Nevruz ve Mihrican günleri, İran’ın tesiri altında kalan yerlerde de bayram olarak kutlanıyordu. Medine’de kutlanmasının sebebi de buydu.
İslâm dini, her meselede olduğu gibi bu meselede de câhiliye âdetini kaldırmış ve Müslümanlara ilâhî kaynaklı iki bayram getirmiştir. Bu bayramların gelmesiyle bayram yapma şekli de kökten değişmiş, Müslümanların bayramları da İslâmî olmuştur.
Zamanımızda bazı belediyelerin halka verdikleri iftar yemeklerinin ardından, “Ramazan eğlenceleri” diyerek, ibâdet ayı olan Ramazan ayını “Eğlence ayı”na çevirmeleri ve halkı teravih namazı vaktinde oralarda faydasız şeylerle meşgul etmeleri ne kadar yanlış ve vebal ise bu ayın sonundaki “Ramazan bayramı”nı eğlenceye çevirmek de o derece vebaldir.
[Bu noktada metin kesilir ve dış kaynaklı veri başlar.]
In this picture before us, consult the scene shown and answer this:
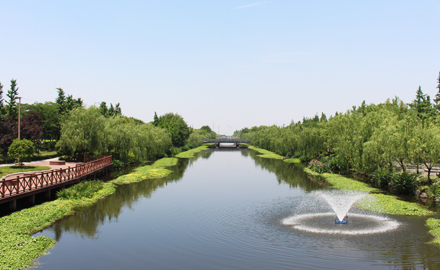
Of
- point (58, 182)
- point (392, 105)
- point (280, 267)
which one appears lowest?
point (280, 267)

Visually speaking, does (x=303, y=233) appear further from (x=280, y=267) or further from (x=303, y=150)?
(x=303, y=150)

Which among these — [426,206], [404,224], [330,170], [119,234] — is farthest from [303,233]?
[330,170]

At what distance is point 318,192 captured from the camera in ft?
116

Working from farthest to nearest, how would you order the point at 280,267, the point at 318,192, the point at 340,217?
the point at 318,192 → the point at 340,217 → the point at 280,267

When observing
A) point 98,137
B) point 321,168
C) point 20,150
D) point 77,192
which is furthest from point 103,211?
point 321,168

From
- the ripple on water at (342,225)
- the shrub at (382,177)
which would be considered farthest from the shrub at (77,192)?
the shrub at (382,177)

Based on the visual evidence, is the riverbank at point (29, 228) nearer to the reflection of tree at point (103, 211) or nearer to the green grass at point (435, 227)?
the reflection of tree at point (103, 211)

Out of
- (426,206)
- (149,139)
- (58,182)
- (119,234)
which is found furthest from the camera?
(149,139)

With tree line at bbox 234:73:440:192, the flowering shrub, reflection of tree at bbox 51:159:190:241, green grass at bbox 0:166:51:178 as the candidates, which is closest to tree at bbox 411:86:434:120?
tree line at bbox 234:73:440:192

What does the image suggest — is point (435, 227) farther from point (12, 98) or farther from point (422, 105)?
point (12, 98)

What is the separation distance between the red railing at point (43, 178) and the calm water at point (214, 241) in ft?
14.7

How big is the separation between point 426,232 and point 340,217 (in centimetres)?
535

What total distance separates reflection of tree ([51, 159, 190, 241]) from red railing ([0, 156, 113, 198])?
4.24 meters

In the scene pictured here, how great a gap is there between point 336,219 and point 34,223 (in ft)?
67.3
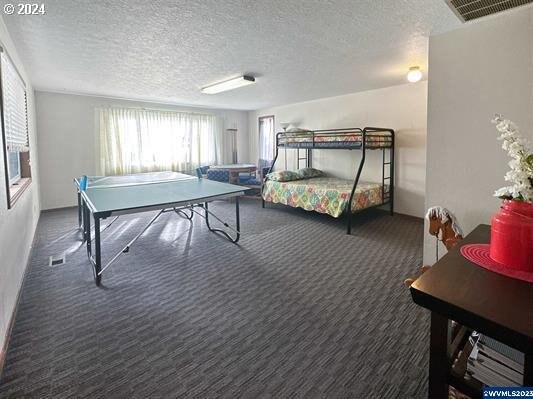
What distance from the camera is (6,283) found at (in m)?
1.84

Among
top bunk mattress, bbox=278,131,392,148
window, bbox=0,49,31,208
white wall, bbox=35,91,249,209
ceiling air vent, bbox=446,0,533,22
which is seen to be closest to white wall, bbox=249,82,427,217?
top bunk mattress, bbox=278,131,392,148

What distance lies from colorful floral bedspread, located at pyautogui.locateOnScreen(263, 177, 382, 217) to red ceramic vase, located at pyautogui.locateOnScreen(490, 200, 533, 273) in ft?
9.48

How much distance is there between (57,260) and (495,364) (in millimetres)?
3630

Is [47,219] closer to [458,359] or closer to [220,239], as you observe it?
[220,239]

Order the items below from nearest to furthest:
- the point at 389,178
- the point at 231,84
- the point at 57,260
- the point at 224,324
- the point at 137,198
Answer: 1. the point at 224,324
2. the point at 137,198
3. the point at 57,260
4. the point at 231,84
5. the point at 389,178

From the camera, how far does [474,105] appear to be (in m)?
2.06

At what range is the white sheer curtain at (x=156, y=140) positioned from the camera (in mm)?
5645

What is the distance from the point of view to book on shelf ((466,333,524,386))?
0.98 metres

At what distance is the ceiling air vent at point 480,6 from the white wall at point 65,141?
5692mm

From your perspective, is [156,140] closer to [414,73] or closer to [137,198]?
[137,198]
Mü’minlerin rahat ve sevinci ibâdettedir. Rabbimiz, Yunus sûresi 58. âyette, “Onlara söyle, ancak Allah’ın lütfuyla ve rahmetiyle ferahlasınlar” buyuruyor.
Nitekim Müslümanlar Rabbimizin bu âyette istediği gibi davranmakta, Ramazan ayı boyunca Allah’ın lütfuyla ibâdet edip mânevî rahmetle yıkanıp temizlenmekte, iftarla ferahlamakta, ibâdetle rahata ermekte ve Ramazan bayramına günahlardan kurtulmuş olarak kavuşup ferahlamaktadırlar.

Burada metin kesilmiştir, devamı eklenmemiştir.